I can't believe I let my anxiety get so bad to the point of I was having mini seizures with attacks. 
I had know clue at the time that they had anything to do with my anxiety I thought I had diabetes or it was my iron levels, it was only when a friend had an anxiety attack I googled their symptoms and realised that I have been having serious anxiety attacks for months and not noticed.

I have been struggling with my anxiety all year, I stopped taking my meds because I thought I was ok and I hate taking medication, I then started to self medicate with weed to stop my anxiety but after a while it stopped working and mad my anxiety worse.

Iv not felt like myself for ages, i hate going out, hate seeing people, hate talking to people. I thought it was because of my BPD recovery and I was finding myself I see now it was all my anxiety. 

Sometimes someone comes along a and inspires you to be an even better person, they just manage to have a soothing positive effect on you. I see a lot of my issues have been because I stopped taking my meds, it's made me into a person I'm not and I know I'm not depressed I know that much. However my anxiety has literally crippled me from life. 

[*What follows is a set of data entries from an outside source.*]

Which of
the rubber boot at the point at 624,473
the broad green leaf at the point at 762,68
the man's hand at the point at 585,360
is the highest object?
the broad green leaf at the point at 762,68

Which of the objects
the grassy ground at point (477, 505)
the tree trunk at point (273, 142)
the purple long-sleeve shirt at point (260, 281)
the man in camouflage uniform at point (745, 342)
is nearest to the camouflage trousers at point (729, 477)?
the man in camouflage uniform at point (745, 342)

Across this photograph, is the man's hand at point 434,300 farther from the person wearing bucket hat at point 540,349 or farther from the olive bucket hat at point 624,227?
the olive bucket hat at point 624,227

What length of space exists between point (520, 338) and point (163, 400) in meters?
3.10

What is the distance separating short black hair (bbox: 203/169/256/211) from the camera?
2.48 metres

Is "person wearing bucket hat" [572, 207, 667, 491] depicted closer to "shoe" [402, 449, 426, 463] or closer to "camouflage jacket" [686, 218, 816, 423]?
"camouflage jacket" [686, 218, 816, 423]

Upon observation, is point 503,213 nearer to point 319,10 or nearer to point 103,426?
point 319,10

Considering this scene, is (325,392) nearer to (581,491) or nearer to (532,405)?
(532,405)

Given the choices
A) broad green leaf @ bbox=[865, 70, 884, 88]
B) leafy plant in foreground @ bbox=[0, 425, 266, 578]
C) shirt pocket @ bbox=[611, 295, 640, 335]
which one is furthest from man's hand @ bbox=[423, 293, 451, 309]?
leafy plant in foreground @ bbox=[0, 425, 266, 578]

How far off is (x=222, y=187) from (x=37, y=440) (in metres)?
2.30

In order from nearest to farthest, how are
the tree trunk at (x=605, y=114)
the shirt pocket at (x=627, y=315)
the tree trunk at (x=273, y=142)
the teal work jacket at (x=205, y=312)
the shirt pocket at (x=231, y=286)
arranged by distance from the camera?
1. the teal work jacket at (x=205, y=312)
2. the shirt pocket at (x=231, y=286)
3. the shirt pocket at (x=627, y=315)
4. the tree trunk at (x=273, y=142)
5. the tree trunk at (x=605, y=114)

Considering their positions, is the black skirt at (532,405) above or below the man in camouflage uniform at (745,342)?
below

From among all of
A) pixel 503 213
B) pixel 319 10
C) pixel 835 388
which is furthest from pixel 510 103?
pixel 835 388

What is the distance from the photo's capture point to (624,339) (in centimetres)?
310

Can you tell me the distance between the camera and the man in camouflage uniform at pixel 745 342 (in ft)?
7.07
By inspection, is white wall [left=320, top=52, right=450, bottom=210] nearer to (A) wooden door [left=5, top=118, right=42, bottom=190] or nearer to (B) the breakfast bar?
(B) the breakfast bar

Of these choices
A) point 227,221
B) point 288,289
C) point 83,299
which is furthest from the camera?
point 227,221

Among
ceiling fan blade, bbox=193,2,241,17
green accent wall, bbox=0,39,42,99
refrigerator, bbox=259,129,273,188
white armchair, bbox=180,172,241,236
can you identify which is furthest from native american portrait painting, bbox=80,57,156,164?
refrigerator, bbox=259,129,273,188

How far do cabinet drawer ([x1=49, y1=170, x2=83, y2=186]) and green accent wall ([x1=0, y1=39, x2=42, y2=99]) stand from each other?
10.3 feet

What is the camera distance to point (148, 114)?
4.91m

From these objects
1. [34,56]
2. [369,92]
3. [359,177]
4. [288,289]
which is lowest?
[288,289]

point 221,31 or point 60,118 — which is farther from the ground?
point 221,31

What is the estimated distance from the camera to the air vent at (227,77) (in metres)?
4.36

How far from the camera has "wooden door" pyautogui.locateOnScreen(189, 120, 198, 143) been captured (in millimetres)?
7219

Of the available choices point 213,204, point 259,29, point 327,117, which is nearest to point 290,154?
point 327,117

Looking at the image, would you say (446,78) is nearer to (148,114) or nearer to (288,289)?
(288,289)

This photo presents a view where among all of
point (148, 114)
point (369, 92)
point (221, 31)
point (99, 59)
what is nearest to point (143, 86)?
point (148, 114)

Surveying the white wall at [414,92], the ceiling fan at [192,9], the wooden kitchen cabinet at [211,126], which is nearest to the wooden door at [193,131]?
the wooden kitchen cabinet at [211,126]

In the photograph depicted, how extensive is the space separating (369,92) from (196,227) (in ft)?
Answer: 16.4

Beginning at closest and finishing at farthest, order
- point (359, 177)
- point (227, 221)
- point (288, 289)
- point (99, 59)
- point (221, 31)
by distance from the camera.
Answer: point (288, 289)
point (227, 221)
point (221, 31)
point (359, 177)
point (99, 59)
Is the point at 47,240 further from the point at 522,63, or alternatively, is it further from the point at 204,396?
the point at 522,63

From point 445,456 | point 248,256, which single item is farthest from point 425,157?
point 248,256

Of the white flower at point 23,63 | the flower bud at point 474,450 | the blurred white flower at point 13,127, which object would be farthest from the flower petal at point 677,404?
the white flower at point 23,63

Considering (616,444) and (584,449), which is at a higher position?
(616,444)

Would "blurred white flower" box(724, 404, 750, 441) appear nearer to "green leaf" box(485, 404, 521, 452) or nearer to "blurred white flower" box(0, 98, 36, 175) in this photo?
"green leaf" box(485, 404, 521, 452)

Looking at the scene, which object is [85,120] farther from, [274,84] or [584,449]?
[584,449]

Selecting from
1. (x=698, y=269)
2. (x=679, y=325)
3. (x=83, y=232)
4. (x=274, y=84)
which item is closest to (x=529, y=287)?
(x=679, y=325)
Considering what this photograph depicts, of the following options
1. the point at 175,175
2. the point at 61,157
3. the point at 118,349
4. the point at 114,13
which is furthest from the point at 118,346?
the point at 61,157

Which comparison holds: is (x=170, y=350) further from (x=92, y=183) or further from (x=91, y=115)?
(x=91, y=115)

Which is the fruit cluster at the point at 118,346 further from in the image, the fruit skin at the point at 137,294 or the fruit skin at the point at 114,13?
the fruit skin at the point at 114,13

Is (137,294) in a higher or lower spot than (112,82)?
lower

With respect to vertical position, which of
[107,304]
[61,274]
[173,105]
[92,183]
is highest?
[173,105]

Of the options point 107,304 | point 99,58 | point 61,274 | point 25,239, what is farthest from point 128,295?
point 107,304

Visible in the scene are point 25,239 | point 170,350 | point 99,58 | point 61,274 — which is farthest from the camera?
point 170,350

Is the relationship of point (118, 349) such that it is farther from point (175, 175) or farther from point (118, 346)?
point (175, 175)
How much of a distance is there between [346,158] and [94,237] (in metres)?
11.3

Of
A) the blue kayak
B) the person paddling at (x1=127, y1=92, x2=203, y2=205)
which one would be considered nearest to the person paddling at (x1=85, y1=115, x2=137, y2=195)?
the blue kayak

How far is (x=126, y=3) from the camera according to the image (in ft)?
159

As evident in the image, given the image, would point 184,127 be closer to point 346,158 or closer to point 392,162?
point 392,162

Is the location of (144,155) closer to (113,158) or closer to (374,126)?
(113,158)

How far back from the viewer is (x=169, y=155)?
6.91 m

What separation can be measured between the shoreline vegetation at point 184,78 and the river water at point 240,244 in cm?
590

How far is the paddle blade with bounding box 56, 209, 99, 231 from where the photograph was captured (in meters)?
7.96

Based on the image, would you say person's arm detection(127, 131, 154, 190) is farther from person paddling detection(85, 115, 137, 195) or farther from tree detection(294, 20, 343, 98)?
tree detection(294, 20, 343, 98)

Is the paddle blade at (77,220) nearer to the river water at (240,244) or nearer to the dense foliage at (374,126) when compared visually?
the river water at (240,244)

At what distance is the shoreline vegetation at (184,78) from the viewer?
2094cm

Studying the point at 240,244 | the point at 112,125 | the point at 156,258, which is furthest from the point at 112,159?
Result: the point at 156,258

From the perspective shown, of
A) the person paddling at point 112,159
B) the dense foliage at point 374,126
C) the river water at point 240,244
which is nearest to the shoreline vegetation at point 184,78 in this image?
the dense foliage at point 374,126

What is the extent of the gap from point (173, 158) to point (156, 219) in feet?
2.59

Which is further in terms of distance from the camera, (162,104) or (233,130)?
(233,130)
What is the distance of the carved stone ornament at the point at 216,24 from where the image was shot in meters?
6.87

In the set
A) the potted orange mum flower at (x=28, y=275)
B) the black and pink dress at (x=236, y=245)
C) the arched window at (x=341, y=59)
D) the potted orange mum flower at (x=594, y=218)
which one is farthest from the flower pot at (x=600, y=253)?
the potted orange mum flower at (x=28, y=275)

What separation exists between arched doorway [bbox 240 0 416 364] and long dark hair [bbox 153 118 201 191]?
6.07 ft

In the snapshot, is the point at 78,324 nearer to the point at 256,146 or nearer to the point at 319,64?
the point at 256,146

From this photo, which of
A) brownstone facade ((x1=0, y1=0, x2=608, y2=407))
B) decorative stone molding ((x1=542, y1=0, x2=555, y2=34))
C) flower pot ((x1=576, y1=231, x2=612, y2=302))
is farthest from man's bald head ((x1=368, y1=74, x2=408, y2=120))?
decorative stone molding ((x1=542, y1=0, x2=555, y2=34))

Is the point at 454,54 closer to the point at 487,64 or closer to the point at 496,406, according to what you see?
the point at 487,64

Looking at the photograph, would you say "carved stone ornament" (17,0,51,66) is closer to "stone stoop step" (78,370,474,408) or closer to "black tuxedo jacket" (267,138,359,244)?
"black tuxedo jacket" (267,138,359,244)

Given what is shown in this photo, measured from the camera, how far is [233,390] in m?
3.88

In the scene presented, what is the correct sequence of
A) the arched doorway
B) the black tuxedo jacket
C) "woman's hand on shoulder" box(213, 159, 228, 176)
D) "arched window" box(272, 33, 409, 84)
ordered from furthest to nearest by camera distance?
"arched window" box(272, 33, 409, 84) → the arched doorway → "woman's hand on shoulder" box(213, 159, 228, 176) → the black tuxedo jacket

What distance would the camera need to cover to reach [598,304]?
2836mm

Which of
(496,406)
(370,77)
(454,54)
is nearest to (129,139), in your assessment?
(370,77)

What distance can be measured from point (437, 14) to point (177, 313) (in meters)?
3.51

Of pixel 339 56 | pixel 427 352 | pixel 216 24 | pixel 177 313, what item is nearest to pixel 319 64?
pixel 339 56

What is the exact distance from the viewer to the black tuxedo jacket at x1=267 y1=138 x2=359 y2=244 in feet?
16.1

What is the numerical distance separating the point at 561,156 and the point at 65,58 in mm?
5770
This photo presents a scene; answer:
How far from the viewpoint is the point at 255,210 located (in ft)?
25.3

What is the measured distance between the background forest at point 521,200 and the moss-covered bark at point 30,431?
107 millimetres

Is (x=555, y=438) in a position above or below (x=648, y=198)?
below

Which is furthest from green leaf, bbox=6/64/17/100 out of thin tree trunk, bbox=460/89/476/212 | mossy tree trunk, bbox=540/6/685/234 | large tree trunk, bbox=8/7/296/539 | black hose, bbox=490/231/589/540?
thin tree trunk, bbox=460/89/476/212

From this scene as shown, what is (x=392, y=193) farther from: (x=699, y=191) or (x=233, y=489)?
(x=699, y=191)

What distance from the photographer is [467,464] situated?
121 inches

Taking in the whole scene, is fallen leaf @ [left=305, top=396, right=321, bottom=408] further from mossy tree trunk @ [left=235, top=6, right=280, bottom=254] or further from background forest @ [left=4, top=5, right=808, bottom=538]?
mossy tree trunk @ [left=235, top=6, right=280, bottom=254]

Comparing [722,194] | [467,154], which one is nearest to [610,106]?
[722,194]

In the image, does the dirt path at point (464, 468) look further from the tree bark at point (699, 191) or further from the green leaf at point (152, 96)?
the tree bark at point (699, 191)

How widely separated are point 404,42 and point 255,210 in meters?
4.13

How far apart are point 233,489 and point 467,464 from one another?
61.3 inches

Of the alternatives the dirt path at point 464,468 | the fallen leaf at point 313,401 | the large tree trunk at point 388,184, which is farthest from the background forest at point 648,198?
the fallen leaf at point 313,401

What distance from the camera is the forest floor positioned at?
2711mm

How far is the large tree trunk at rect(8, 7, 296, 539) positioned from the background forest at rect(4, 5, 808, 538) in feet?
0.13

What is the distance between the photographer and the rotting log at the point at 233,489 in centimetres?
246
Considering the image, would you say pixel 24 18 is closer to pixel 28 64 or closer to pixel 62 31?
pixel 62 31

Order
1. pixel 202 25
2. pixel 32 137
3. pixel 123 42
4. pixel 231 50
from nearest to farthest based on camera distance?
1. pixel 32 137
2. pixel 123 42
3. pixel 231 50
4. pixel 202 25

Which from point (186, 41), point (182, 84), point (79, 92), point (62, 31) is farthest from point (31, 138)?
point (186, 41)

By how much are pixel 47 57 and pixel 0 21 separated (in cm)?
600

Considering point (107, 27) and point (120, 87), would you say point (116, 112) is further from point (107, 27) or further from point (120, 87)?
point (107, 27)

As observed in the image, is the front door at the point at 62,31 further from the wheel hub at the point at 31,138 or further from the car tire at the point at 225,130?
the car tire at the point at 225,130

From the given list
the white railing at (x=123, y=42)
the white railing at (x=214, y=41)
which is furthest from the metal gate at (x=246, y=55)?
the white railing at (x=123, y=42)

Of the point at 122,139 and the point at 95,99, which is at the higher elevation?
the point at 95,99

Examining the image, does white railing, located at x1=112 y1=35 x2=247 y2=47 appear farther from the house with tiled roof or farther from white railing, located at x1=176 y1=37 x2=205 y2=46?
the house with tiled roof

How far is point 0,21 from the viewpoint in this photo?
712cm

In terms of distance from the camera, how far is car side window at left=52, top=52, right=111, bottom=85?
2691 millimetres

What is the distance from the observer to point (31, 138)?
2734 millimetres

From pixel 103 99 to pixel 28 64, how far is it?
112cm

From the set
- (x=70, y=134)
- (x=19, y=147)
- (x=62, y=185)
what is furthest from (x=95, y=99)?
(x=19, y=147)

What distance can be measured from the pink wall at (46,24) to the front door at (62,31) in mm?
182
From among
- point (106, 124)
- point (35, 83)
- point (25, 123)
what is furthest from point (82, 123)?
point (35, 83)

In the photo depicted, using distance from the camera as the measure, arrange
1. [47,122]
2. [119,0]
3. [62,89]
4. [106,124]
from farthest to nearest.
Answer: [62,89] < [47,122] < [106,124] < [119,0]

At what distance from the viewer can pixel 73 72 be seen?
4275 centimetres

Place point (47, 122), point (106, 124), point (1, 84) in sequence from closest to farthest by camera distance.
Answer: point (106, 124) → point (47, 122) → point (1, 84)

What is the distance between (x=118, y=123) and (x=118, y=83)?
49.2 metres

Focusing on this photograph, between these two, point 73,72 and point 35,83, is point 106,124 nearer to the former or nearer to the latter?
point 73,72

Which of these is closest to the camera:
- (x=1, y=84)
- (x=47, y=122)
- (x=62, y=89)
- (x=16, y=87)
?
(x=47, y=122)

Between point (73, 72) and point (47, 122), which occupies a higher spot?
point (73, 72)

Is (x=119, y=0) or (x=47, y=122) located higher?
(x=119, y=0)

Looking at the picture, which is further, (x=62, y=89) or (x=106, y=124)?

But if one person can inspire you to look at yourself a little deeper and make you see, It's better to shine in darkness than to disappear into it. 

Iv been so scared and terrified about my health when all it was, was my anxiety. I hope now I start to feel like me again but in the meantime it's back to therapy to deal with what's causing this awful anxiety. 

Going to the doctors is the hardest step every single time, however as terrible as it may be it's also the most rewarding thing because you know it can know get better.